_Required work_.
Retype the tail of the data exactly, starting at the line containing "Relatively speaking, is" and stopping at the last line.

========================================

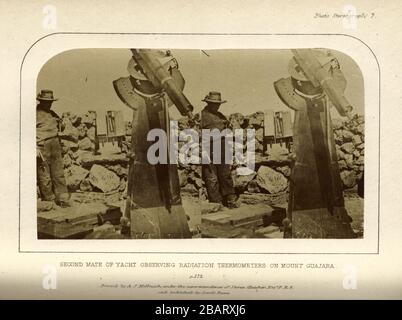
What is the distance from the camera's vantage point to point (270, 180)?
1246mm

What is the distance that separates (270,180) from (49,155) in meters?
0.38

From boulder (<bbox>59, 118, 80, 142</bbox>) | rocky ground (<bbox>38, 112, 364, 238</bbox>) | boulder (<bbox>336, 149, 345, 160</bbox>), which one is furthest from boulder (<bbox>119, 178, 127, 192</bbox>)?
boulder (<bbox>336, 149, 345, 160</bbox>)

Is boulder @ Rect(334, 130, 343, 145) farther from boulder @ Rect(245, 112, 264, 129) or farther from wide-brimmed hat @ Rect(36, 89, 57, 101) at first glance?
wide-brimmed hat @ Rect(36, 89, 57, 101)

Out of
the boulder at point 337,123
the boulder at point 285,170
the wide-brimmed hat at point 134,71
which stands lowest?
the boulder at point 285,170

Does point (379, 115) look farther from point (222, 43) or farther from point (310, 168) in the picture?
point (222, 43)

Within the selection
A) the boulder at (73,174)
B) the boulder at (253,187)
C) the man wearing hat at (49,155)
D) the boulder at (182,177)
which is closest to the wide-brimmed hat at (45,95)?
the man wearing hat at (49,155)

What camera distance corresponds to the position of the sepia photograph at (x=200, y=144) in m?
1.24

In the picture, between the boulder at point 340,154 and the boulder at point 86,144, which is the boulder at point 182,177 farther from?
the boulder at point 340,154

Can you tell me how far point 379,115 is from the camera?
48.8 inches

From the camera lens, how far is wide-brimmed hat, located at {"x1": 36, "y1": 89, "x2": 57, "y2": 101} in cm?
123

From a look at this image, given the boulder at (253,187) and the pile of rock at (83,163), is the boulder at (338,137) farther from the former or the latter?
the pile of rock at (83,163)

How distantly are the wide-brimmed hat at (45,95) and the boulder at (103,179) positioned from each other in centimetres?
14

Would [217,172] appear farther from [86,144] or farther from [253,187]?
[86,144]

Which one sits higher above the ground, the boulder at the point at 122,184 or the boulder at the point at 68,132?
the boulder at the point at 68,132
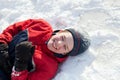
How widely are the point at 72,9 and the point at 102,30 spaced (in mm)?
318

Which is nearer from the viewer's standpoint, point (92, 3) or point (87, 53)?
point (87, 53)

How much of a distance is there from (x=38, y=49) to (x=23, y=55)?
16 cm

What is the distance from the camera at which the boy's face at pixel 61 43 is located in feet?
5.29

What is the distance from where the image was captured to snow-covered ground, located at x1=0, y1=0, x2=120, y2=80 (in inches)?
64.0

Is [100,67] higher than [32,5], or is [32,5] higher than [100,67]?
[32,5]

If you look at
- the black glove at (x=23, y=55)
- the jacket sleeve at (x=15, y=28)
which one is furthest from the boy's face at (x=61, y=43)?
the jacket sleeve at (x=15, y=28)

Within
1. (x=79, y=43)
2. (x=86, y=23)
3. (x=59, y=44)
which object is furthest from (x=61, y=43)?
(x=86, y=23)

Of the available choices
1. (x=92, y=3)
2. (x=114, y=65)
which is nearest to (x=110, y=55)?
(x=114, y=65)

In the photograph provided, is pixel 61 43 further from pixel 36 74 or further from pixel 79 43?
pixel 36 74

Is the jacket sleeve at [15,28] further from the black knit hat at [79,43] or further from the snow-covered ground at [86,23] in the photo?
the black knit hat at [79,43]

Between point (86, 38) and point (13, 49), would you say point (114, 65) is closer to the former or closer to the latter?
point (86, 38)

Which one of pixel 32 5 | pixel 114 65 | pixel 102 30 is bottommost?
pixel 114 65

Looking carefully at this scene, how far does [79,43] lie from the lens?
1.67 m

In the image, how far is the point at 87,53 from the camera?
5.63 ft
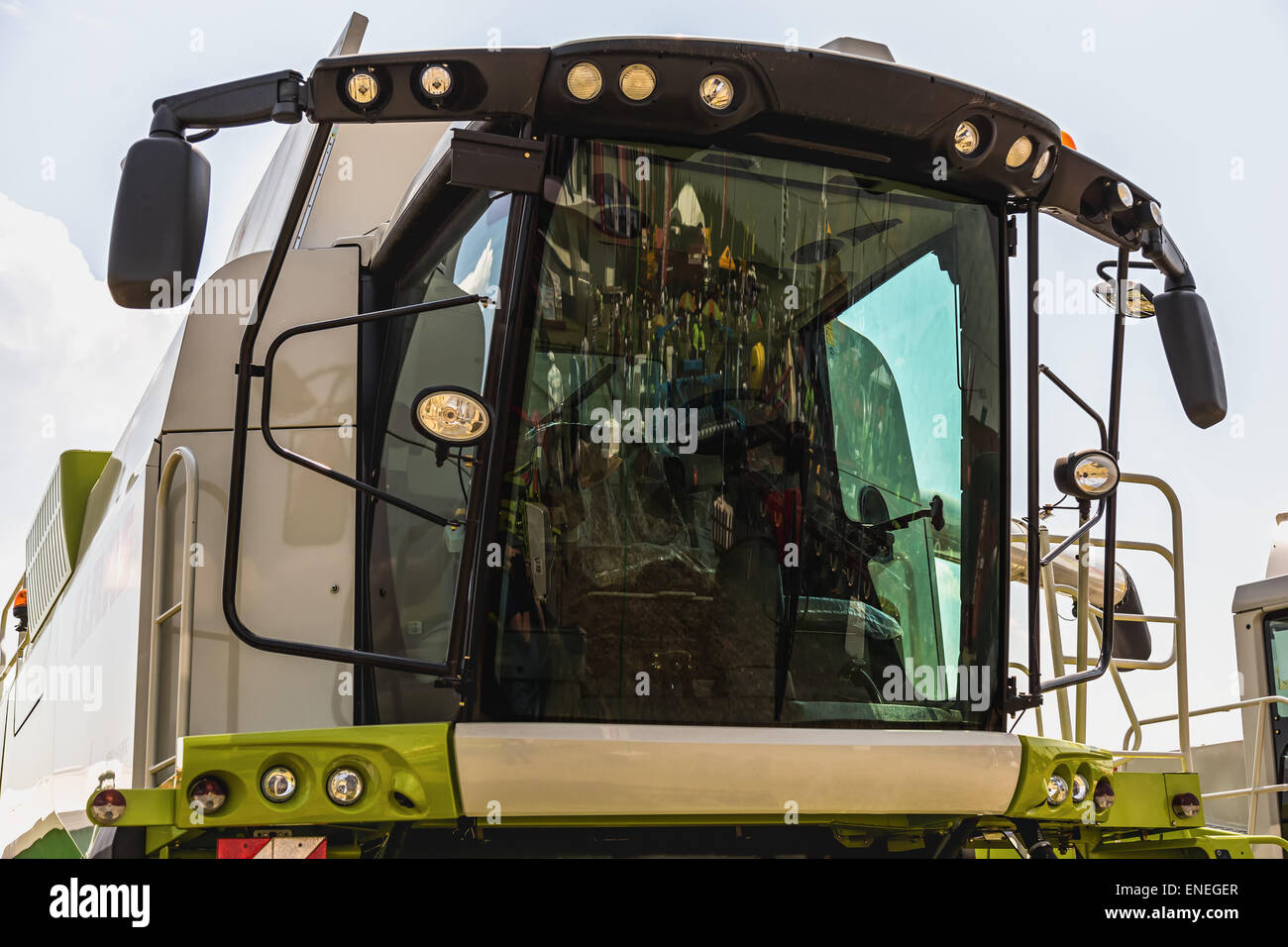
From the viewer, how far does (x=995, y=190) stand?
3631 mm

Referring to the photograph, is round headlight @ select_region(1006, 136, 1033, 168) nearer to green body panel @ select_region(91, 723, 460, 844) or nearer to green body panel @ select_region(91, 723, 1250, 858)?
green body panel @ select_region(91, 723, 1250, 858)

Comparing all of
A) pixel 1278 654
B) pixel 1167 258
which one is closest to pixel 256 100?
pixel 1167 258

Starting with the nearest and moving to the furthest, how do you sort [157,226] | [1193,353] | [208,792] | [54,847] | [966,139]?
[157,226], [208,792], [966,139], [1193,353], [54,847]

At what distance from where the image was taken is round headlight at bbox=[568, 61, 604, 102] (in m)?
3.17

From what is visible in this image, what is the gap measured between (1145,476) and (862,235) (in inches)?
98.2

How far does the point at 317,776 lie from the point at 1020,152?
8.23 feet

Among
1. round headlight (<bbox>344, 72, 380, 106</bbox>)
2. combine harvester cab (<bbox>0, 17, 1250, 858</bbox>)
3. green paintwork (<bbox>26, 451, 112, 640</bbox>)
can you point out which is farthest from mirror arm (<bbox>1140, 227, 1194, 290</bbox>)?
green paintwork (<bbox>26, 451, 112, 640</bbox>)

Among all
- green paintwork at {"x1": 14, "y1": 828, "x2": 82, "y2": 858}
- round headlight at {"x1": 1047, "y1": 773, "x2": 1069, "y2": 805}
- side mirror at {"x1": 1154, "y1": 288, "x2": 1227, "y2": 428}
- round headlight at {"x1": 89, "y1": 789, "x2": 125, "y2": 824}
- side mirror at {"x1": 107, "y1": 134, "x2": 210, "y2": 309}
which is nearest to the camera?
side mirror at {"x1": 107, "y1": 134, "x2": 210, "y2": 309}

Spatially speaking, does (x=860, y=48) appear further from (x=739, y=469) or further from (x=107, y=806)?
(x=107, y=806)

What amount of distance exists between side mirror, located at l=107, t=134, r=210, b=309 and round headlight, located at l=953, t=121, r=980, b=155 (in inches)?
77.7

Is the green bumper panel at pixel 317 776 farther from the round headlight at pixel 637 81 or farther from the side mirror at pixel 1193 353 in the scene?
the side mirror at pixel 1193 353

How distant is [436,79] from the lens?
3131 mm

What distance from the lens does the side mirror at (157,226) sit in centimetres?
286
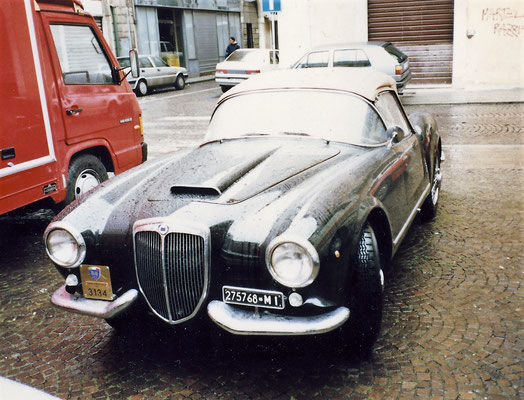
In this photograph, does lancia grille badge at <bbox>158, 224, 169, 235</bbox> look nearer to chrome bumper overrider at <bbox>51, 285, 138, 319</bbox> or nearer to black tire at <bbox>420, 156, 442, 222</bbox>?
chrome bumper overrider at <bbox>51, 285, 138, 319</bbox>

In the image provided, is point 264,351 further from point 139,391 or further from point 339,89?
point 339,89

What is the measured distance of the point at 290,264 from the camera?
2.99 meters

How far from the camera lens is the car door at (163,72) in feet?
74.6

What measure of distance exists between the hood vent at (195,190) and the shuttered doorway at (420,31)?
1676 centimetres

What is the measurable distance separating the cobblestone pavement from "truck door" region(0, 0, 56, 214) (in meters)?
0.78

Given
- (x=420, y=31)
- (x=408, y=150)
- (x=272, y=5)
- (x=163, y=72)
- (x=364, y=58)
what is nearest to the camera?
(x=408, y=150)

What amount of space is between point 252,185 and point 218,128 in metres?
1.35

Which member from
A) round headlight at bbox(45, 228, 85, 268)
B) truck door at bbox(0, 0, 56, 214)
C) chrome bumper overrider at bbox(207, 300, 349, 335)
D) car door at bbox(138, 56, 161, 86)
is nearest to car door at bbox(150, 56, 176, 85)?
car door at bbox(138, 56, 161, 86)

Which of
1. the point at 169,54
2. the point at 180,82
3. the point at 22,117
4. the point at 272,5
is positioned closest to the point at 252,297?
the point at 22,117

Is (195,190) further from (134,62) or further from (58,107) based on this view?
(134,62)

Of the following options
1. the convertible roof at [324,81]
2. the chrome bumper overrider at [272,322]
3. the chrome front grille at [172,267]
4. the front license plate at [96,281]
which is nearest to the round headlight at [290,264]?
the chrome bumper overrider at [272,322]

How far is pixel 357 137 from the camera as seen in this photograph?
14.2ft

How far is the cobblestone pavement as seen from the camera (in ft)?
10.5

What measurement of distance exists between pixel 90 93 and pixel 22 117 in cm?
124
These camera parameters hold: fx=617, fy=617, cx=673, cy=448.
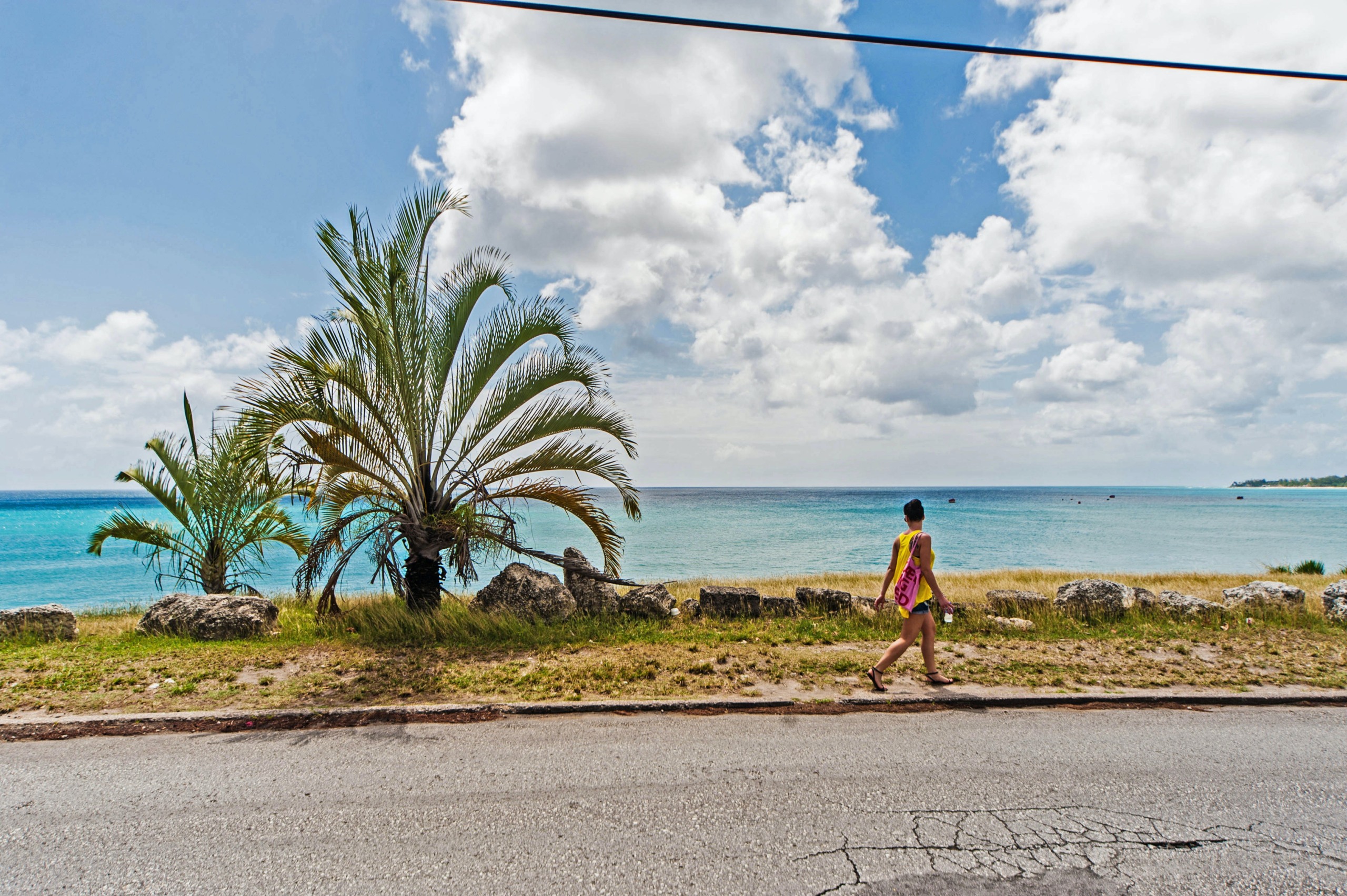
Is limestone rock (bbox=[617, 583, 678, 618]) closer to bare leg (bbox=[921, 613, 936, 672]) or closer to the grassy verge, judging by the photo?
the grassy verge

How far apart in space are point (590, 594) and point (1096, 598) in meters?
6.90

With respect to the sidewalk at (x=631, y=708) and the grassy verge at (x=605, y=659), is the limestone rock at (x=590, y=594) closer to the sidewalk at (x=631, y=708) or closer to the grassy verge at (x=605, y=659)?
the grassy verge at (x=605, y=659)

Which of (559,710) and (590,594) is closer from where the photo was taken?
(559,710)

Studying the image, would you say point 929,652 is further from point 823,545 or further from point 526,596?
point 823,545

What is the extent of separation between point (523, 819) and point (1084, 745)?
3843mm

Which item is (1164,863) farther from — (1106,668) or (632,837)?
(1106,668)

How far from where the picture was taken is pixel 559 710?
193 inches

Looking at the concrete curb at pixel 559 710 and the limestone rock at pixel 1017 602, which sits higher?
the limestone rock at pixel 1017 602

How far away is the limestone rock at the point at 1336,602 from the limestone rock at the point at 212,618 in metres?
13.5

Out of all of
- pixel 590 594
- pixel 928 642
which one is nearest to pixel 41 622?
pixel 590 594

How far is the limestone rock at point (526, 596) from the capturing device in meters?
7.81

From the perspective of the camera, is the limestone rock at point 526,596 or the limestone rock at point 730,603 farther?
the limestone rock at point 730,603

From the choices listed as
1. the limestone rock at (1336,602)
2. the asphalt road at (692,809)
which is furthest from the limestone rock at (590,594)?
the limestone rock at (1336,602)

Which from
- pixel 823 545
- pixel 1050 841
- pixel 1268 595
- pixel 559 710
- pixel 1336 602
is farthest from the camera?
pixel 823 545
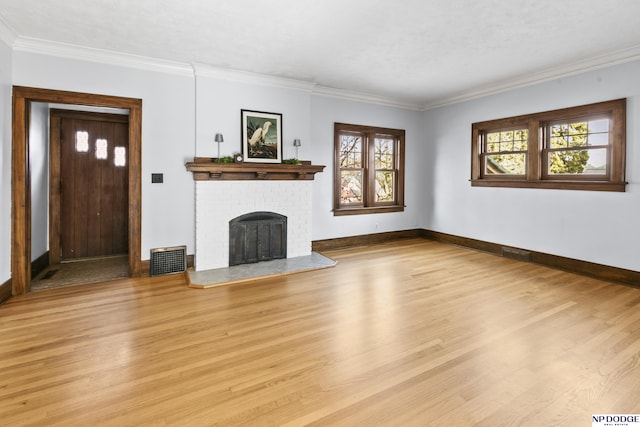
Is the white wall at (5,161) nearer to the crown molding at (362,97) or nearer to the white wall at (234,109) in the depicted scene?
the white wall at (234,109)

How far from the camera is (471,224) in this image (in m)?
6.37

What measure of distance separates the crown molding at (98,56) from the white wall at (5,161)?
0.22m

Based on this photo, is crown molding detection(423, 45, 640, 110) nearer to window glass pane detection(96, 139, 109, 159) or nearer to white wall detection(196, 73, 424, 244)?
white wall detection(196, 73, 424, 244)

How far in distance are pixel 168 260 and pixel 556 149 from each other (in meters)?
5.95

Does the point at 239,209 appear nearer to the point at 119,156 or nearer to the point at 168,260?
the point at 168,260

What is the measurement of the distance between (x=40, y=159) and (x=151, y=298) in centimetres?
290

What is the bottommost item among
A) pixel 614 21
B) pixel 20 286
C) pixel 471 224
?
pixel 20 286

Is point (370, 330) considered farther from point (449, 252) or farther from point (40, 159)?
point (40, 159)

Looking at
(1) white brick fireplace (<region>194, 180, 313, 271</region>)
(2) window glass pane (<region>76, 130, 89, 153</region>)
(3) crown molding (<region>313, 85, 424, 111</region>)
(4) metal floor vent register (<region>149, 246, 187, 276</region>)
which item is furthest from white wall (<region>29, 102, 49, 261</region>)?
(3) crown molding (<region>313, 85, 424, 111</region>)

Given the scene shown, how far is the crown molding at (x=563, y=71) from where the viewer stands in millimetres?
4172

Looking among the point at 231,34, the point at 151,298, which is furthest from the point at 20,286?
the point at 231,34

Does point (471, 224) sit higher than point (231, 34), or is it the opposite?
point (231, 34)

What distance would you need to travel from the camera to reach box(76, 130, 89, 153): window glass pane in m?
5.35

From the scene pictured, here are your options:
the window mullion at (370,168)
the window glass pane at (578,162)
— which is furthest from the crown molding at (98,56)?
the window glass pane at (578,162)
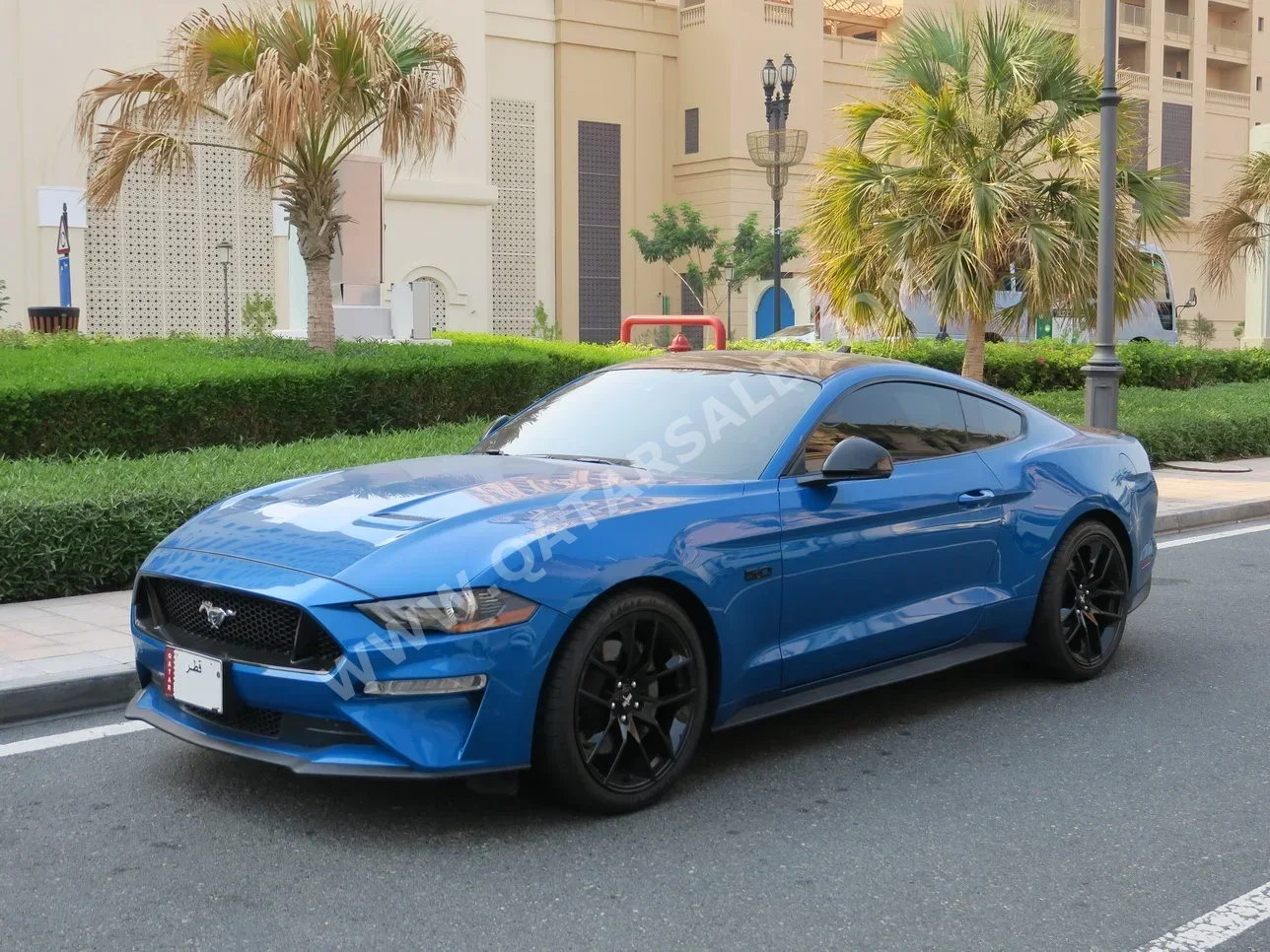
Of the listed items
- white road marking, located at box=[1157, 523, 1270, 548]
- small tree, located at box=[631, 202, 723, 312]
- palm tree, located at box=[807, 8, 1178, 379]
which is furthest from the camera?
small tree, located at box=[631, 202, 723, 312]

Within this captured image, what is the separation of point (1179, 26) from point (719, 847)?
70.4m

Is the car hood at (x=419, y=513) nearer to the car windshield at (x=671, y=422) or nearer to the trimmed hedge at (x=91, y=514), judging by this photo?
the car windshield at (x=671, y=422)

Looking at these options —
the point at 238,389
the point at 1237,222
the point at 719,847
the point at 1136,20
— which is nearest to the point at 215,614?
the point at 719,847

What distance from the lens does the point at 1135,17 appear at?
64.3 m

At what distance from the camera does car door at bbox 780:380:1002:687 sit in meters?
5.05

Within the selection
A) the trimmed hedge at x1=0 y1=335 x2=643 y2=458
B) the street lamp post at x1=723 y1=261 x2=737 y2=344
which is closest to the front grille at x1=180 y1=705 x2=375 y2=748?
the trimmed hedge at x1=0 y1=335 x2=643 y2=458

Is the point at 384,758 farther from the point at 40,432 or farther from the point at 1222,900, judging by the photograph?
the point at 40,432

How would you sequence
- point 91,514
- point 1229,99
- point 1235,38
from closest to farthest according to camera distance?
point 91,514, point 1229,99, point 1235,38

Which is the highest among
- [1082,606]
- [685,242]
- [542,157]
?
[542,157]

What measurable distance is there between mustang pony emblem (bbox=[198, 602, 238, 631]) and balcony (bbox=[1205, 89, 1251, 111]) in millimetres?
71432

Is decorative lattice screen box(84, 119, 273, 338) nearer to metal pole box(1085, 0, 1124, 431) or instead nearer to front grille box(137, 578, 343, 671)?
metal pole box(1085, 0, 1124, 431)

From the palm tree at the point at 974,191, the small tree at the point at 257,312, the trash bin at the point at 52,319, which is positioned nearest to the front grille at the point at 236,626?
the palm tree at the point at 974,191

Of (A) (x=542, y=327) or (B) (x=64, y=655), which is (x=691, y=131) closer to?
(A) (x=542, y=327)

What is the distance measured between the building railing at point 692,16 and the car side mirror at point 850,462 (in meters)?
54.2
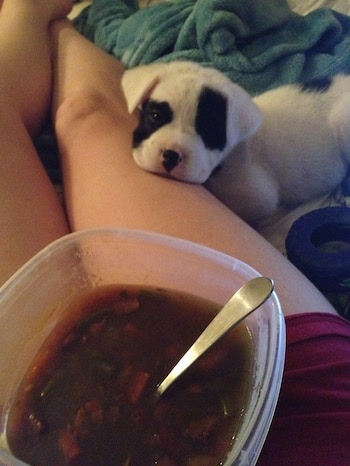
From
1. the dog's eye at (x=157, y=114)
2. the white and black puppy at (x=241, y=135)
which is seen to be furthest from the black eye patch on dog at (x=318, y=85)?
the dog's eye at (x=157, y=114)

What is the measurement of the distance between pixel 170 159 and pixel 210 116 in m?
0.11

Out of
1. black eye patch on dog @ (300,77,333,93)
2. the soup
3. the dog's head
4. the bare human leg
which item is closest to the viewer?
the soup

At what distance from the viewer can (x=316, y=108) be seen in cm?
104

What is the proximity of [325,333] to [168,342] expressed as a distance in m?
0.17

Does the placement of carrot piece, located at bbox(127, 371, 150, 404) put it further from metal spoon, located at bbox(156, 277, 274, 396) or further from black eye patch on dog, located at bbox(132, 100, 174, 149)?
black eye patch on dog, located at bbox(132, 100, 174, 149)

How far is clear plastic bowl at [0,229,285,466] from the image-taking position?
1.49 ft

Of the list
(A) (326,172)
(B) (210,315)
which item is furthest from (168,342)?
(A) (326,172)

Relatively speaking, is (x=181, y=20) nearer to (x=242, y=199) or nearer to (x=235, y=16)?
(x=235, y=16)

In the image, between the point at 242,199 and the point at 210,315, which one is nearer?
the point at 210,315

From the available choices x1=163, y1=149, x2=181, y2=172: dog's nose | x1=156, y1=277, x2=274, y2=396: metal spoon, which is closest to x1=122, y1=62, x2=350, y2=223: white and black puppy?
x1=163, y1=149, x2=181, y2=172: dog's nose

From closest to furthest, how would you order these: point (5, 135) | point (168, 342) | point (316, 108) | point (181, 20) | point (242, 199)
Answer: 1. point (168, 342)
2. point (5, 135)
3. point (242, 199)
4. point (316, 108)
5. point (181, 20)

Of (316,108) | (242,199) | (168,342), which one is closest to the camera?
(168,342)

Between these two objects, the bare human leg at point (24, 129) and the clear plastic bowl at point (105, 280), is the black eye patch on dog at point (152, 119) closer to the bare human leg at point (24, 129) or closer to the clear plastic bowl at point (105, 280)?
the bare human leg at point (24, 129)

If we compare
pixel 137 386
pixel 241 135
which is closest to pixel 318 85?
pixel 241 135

========================================

_Exercise output_.
Relatively speaking, is (x=181, y=20) nearer to (x=242, y=199) or nearer to (x=235, y=16)?
(x=235, y=16)

In the image, between the point at 242,199 and the point at 210,315, which one is nearer?
the point at 210,315

From the available choices x1=163, y1=149, x2=181, y2=172: dog's nose | x1=156, y1=277, x2=274, y2=396: metal spoon, which is closest to x1=122, y1=62, x2=350, y2=223: white and black puppy?
x1=163, y1=149, x2=181, y2=172: dog's nose

From closest to furthest, how would you order these: point (5, 135) | point (168, 342) | point (316, 108) | point (181, 20) | point (242, 199)
Answer: 1. point (168, 342)
2. point (5, 135)
3. point (242, 199)
4. point (316, 108)
5. point (181, 20)

Of (316,108) | (242,199) | (168,342), which one is closest to the camera?
(168,342)

Between these two objects, the bare human leg at point (24, 129) and the clear plastic bowl at point (105, 280), is the black eye patch on dog at point (152, 119) closer to the bare human leg at point (24, 129) or closer to the clear plastic bowl at point (105, 280)?
the bare human leg at point (24, 129)

If we compare
pixel 137 386
pixel 241 135
which is closest to pixel 318 85?
pixel 241 135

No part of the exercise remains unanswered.